Just finished my exams (going into year 12) so hopefully I can help...
Eng Lit and Lang are untiered, and a separate English Speaking component (where you speak to your class and answer a couple questions) yields a pass, merit, distinction grade. This contributes nothing to the English Language grade.
Math Foundation tier has a lot less content and requires ~55% for a pass (4) and ~70% for a good pass (5), which is the capped grade. Math Higher tier allows grades 3-9 but has a lot more and a lot more harder content, and about 20% for a pass (4). Higher Maths is aimed at people comfortably in ~6+ attainment (not super strict) and my school was very liberal about forcing students to do a tier, and they took into account what the student wanted as well as parents (this took a big role in deciding science tiers too).
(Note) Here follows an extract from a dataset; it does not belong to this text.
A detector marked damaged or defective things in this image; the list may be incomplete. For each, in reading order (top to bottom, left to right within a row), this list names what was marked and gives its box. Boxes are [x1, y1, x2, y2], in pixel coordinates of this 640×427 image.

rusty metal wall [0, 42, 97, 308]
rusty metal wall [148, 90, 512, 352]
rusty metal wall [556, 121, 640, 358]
Combined Science: Trilogy (formerly Double Science) studies all three subjects and results in 6 exams, 1h15min each. Foundation has less content and easier content, requiring ~50% for a pass (4) and ~60% for a good pass (5), once again capping the grade at 5. Higher is once again 3-9, with more content and harder content, with ~25% for a pass (4) and ~35% for a good pass (5). In terms of final grades, you receive a weird hyphenated grade such as 6-5, 8-8, or 4-3 (with the higher one first).
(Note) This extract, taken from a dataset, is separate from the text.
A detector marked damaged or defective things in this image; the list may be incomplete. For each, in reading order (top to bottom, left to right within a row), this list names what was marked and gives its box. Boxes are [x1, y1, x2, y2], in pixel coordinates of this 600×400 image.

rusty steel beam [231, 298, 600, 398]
Separate Sciences (formerly Triple Science) have a separate grade for Chemistry, Biology, and Physics. In terms of difficulty compared to Combined Science there isn't too much difference, literally just that there is more content in Separate (so will come with more lessons of science a week--I had 8). Separate is also split into Higher and Lower, with Higher allowing 3-9 (~25% for 4 and ~35% for 5) and Foundation allowing 1-5 (~55% for 4 and ~65% for 5).
If you're going Further Education route, then A Level Math generally requires ~6 in Maths, Physics requires ~6/7 in Maths, and all sciences generally require ~6/7 or ~6-6 in Combined Science or the corresponding Separate Science.
Sorry I don't know much about requirements for English courses but i hope I helped a little as I saw some outdated information about the new GCSEs (I swear I could take an exam on how the new GCSEs work at this point), so any questions please ask.